Spatial question entries:

** Begin **

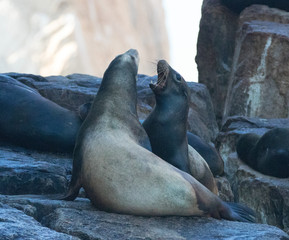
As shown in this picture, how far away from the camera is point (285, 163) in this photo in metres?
6.75

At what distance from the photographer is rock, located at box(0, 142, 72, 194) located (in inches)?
183

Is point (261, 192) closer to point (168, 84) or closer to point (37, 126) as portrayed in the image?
point (168, 84)

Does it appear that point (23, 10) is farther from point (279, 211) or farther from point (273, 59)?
point (279, 211)

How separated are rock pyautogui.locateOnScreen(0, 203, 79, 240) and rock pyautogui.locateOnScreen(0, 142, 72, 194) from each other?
1.40 m

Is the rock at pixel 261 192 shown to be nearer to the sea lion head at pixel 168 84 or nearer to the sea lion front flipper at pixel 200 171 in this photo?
the sea lion front flipper at pixel 200 171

** End **

§ **Work instructions**
Copy every line above word for word, leaving out the pictures.

§ **Exercise response**
As shown in this picture, how far away from the camera is point (285, 163) in this photo in metres?
6.75

At what distance from the photographer is rock, located at box(0, 142, 72, 194) located (in inches)?
183

Is point (261, 192) closer to point (168, 84) or closer to point (37, 126) as portrayed in the image?
point (168, 84)

Does it appear that point (23, 10) is farther from point (279, 211) or farther from point (273, 59)?
point (279, 211)

How separated are rock pyautogui.locateOnScreen(0, 203, 79, 240) and rock pyautogui.locateOnScreen(0, 142, 72, 194) from each other?
1.40 m

Is the rock at pixel 261 192 shown to be nearer to the sea lion head at pixel 168 84 or nearer to the sea lion front flipper at pixel 200 171 in this photo?
the sea lion front flipper at pixel 200 171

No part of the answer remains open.